However, the military defeat of Greece against Turkey and the political unrest that it caused disrupted the life of Margarita and her family. In September 1922, Constantine I abdicated in favor of his eldest son, George II.[80][81] A month later, Prince Andrew was arrested before being tried by a military tribunal, which declared him responsible for the defeat of the Sakarya. Saved from execution by the intervention of foreign chancelleries, the prince was condemned to banishment and cashiering. After a brief stop in Corfu,[82] the prince and his relatives hurriedly left Greece aboard HMS Calypso in early December 1922.[83][84][85]
Marriage prospects
editAfter a journey of several weeks, which led them successively to Italy, France and the United Kingdom,[86] Margarita, her parents and her siblings settled in Saint-Cloud in 1923.[87] Settled in a house adjoining that of Princess Marie Bonaparte,[87] the family depended for seven years on her generosity,[88][89][90] and two other aunts of Margarita: first Princess Anastasia[91][92] and then Lady Louis Mountbatten.[93][94] Marie Bonaparte financed the studies of her nieces and nephew,[95][96] while Lady Mountbatten got into the habit of offering her nieces her "used" clothes.[97][98] In fact, Margarita's parents had little income and the children were the regular witnesses to their money problems and their difficulty in maintaining a household.[99]
Deprived of their Greek nationality after the proclamation of the Second Hellenic Republic in March 1924, Margarita and her family received Danish passports from their cousin King Christian X.[100][101] Now of marrying age, the princess and her sister Theodora regularly left France for Great Britain, where they lived with their maternal grandmother, the Dowager Marchioness of Milford Haven.[102][103] With their aunt Louise, who increasingly replaced their mother as a chaperone and confidante,[104] the two young girls attended most of the events by British aristocracy during the 1920s, including balls and dances, birthdays and garden parties at Buckingham Palace, horse races, etc.[105] The two princesses also took advantage of their stays in London to visit their many relatives, such as their paternal grandmother, Queen Olga, who was Queen Alexandra's regular guest at Sandringham.[106] However, the young girls' lack of fortune and their life in exile meant that they hardly had any suitors,[107] which was a matter of concern to their mother.[N 2][108]
During the summer of 1926, Margarita met Prince François-Ferdinand d'Isembourg-Birstein, eldest son of Prince François-Joseph d'Isembourg-Birstein, during a stay in Tarasp with her great-uncle Ernest Louis, Grand Duke of Hesse.
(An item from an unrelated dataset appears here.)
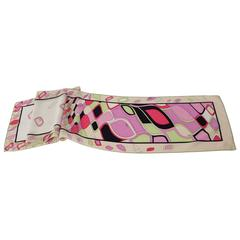 70s Pucci Scarf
The two young people enjoyed each other's company and their families met at the beginning of the following year. Margarita was enchanted by her suitor and by the region where he lived. However, François-Ferdinand was of the Catholic faith and the princess refused to give up Orthodox faith, which soon put an end to their romance.[98][109] Thus, by 1930, neither Margarita nor Theodora had yet found a fiancé.[110] This did not prevent them from rejoicing for their aunt Louise when she was asked by Gustaf Adolf, Crown Prince of Sweden, to marry him in June 1923.[111]
Alice's confinement
editMargarita, Theodora and Philip spent the summer of 1928 in Romania. Invited by Princess Helen, whose son Michael I was the same age as Philip, the two young women and their brother stayed for several weeks in Sinaia.[112][113] At the time, Prince Nicholas of Romania was still single and Helen would like to see him marry one of her relatives, but her plans for her brother-in-law to marry one of her cousins came to nothing.[114]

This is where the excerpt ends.